Doğum savaşı
“Üstlerine bomba yağıyor, bunlar hâlâ doğurmanın peşinde!”, “Böyle bir ortamda çocuk doğurmak bencilliktir”, “Kendileri neyse de, çocuklara yazık gerçekten!”, “Bir insan böyle düşüncesiz olabilir mi?”… Yorumlar bu minvalde uzayıp gidiyor. Konumuz, İsrail’in soykırım boyutuna ulaşan saldırılarına rağmen, Gazze’de kadınların çocuk doğurmaya devam etmesi. Gazze’den gelen her doğum haberinden sonra, benzer tartışmalara şahit oluyorum.

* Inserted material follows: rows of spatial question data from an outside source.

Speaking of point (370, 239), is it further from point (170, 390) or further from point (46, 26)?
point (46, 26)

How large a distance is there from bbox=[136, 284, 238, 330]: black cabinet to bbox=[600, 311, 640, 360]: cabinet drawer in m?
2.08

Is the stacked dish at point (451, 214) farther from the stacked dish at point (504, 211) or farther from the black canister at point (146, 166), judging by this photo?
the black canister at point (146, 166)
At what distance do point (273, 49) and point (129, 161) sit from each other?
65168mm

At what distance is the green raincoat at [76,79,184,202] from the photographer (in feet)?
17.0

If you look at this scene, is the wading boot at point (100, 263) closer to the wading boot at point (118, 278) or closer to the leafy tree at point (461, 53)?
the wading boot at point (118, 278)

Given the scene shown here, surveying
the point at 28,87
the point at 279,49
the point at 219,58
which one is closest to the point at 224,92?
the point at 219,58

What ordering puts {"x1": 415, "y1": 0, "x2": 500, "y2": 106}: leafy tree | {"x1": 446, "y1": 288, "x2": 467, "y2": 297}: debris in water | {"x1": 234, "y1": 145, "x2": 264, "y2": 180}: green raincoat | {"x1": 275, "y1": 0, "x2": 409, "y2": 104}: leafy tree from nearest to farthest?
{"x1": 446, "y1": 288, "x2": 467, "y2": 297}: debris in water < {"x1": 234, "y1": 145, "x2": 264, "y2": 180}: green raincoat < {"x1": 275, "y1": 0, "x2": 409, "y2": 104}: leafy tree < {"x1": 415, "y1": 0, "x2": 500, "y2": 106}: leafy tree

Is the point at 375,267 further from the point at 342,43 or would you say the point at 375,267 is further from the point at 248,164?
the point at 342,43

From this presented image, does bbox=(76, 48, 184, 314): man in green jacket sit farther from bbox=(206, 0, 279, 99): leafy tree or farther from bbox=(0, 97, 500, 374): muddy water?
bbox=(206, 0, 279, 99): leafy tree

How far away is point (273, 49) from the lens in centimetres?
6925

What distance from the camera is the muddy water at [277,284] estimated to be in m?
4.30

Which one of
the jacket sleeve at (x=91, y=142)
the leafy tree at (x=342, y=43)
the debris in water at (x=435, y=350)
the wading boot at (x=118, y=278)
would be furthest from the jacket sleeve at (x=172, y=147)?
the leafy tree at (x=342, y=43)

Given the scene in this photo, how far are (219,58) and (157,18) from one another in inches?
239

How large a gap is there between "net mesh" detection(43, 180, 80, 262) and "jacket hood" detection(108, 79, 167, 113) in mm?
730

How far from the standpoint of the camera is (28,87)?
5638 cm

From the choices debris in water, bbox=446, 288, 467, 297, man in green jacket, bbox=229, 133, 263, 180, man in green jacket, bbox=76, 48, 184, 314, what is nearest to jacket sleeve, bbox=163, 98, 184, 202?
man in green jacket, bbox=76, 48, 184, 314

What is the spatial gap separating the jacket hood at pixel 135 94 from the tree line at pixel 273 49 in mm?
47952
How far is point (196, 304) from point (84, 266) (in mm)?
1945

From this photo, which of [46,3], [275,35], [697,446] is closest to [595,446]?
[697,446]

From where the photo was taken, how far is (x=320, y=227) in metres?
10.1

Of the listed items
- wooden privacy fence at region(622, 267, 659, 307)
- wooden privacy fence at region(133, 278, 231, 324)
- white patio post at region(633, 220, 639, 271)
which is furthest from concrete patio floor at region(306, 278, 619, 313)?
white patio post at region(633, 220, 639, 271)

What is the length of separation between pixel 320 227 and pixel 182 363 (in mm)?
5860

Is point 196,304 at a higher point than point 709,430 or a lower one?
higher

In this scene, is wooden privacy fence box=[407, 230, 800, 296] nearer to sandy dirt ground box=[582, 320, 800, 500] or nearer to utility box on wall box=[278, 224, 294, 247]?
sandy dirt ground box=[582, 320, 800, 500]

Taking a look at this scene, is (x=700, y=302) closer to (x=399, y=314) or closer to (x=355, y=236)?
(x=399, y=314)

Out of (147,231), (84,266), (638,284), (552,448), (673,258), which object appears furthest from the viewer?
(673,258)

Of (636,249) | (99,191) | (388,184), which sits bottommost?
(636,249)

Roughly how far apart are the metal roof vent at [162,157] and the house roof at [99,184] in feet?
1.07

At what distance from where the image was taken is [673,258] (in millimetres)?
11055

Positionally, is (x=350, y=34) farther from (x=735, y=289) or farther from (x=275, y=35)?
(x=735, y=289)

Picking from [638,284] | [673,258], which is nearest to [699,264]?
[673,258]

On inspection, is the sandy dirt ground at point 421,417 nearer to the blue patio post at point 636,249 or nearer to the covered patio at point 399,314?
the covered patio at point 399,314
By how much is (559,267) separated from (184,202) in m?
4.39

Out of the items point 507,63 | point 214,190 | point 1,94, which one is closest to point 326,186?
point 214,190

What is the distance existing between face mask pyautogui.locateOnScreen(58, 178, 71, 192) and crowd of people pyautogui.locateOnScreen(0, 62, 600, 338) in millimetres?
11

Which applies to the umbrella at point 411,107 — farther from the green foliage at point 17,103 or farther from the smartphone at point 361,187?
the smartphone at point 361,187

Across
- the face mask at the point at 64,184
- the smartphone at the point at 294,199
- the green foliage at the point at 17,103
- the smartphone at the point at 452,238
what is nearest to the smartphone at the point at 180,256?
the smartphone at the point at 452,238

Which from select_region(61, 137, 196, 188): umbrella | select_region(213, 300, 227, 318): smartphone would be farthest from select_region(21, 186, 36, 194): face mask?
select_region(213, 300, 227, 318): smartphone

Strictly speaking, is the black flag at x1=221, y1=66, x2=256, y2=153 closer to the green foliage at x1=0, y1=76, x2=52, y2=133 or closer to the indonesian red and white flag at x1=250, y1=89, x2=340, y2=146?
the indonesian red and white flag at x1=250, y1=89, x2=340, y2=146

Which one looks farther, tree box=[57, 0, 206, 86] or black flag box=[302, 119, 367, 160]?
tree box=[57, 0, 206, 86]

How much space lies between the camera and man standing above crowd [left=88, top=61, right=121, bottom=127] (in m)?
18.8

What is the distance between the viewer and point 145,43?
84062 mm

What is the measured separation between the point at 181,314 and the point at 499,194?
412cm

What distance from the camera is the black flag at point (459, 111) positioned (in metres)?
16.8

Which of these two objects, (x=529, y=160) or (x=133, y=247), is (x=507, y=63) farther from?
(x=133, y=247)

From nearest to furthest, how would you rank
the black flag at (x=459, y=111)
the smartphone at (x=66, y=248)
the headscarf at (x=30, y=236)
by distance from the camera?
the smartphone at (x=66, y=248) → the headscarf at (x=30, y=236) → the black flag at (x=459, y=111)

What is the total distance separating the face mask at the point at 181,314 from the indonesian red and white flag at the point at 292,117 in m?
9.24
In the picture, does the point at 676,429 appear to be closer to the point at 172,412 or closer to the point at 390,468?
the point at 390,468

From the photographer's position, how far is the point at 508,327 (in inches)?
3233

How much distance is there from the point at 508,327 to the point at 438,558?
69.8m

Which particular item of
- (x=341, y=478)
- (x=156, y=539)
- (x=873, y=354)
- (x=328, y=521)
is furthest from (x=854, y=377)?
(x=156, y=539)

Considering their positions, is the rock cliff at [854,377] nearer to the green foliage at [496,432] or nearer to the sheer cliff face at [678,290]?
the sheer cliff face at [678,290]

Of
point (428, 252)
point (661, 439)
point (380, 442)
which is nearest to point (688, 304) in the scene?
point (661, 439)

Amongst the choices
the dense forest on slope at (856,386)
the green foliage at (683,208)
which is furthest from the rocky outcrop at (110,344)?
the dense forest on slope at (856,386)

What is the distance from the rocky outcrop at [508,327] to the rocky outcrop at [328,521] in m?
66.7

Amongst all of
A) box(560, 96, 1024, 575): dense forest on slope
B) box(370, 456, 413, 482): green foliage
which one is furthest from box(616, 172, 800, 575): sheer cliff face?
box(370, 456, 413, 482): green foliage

Üstelik sadece bizim buralarda değil, yabancı sosyal medya hesaplarında da konu hararetli polemikler halinde gündemde.
Evet, gerçekten de uluslararası kuruluşların yaptığı araştırmalar, Gazze’de günlük ortalama 130 çocuğun dünyaya geldiğini gösteriyor. Rutin bombardımanların yol açtığı hayatî risklere, sağlık tesislerinin yetersizliğine, doktor ve hemşire açığına, doğum sonrası bakımdaki eksikliklere ve beslenme problemlerine karşın, Gazze’de Filistinli nüfusa bebek takviyesi sürüyor.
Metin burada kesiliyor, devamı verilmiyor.